### Work to complete
In the homemade mayonnaise post, reproduce word for word the stretch from "From nutrition and" through "it in 2 mins.".

### Supplied passage
########

Updated: Apr 8, 2020
On the weekend, my other company Artisan Bleu was swamped to prepare a special tea party for a family reunion event to celebrate their English and Scottish heritages. One of the item we prepared was Coronation Chicken Finger Sandwich. Everyone was raving about how delicious it was and asked where the egg yolk flavour came from. I was more than happy to share the secret is the most simple ingredient - a real mayonnaise.
Mayonnaise, one of the most popular condiment in our food. We use it on salad, sandwich, French fries. Until I learnt how to make it myself, I was so used to grab a bottle and just go with it. I never questioned how real mayonnaise supposed to taste because I thought it was an industrial product from USA. And OMG how wrong I was! It is one of the base sauce in French cuisine. With it French have created a series of derivative sauces such as Remoulade, Aioli, Tartar sauce. Every professional chefs master their skills in making this basic French sauce.
From nutrition and health perspectives, making your own sauce always help you to minimise intake of food chemicals and maximise actual nutritions you can obtain from natural ingredients. Just a quick look at the supermarket mayonnaise label and it contains:
Water, Oil, vinegar, corn starch, sugar, salt, egg (1.5%), cream powder, citrus fiber, guar gum, xanthan gum, mustard flour, lemon juice concentrate, calcium disodium, natural mustard flavouring, paprika extract, more oil.... In fact the basic recipe of mayo only requires egg, oil, lemon juice and salt. And it's something you can do it in 2 mins.

########

Extracted data entries:
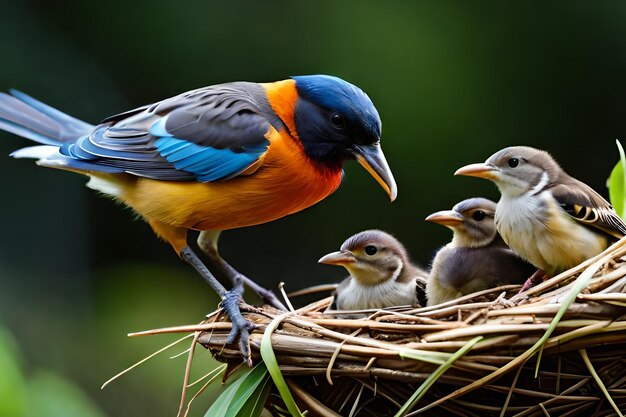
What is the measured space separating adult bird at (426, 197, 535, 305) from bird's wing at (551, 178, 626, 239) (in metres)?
0.31

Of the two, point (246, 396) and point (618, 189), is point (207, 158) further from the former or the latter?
point (618, 189)

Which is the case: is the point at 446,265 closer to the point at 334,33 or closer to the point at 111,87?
the point at 334,33

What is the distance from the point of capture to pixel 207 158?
2.91 m

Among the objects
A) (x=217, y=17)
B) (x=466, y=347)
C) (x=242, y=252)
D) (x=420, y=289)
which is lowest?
(x=242, y=252)

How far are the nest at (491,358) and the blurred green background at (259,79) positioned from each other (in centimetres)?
269

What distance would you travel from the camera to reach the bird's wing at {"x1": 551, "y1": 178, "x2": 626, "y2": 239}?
257 cm

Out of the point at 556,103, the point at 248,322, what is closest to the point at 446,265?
the point at 248,322

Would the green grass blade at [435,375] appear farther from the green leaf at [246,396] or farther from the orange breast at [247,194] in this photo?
the orange breast at [247,194]

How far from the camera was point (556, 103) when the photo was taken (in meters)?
5.25

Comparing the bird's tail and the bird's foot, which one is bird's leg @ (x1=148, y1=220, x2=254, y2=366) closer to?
the bird's foot

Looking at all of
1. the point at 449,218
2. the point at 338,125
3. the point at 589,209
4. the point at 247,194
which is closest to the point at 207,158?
the point at 247,194

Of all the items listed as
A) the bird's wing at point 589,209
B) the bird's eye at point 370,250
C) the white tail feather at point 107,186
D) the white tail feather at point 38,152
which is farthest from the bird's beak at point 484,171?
the white tail feather at point 38,152

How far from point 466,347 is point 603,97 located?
3618 mm

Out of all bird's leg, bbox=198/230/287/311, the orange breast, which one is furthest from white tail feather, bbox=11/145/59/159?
bird's leg, bbox=198/230/287/311
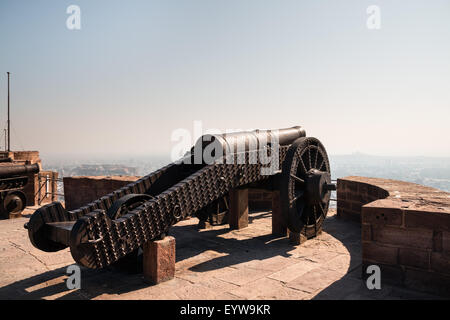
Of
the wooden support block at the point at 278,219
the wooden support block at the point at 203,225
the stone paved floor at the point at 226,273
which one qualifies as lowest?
the stone paved floor at the point at 226,273

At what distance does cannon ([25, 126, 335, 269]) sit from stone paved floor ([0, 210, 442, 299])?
495mm

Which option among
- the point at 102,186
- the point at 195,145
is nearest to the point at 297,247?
the point at 195,145

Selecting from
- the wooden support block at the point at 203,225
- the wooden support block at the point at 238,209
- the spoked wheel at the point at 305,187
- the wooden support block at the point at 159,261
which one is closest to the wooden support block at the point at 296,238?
the spoked wheel at the point at 305,187

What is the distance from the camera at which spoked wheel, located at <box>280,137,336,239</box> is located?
645 cm

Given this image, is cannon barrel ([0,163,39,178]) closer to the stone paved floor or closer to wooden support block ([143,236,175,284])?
the stone paved floor

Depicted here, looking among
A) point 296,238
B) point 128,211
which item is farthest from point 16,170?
point 296,238

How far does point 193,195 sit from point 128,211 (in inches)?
39.1

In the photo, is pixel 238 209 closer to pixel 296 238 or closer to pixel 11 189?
pixel 296 238

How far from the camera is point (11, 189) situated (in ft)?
31.7

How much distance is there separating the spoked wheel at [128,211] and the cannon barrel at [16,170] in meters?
6.16

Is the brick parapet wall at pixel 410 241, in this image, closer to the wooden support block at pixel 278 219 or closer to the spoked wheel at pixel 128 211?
the wooden support block at pixel 278 219

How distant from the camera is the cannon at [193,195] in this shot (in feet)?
13.6
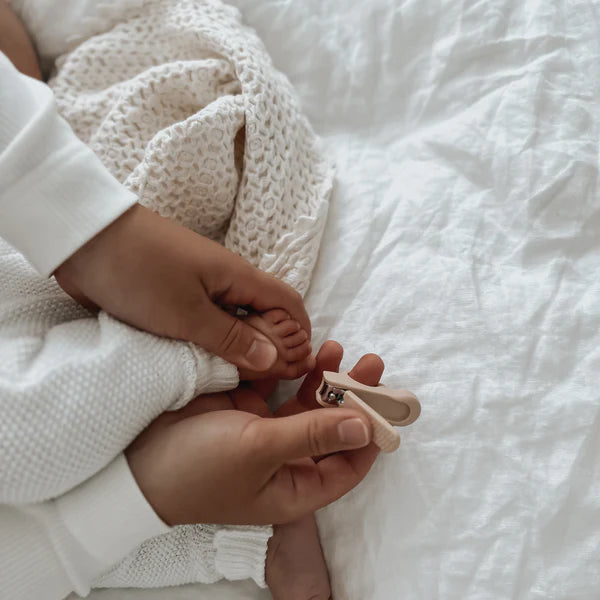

########

### Written reply
From nutrition and health perspectives, making your own sauce always help you to minimise intake of food chemicals and maximise actual nutritions you can obtain from natural ingredients. Just a quick look at the supermarket mayonnaise label and it contains:
Water, Oil, vinegar, corn starch, sugar, salt, egg (1.5%), cream powder, citrus fiber, guar gum, xanthan gum, mustard flour, lemon juice concentrate, calcium disodium, natural mustard flavouring, paprika extract, more oil.... In fact the basic recipe of mayo only requires egg, oil, lemon juice and salt. And it's something you can do it in 2 mins.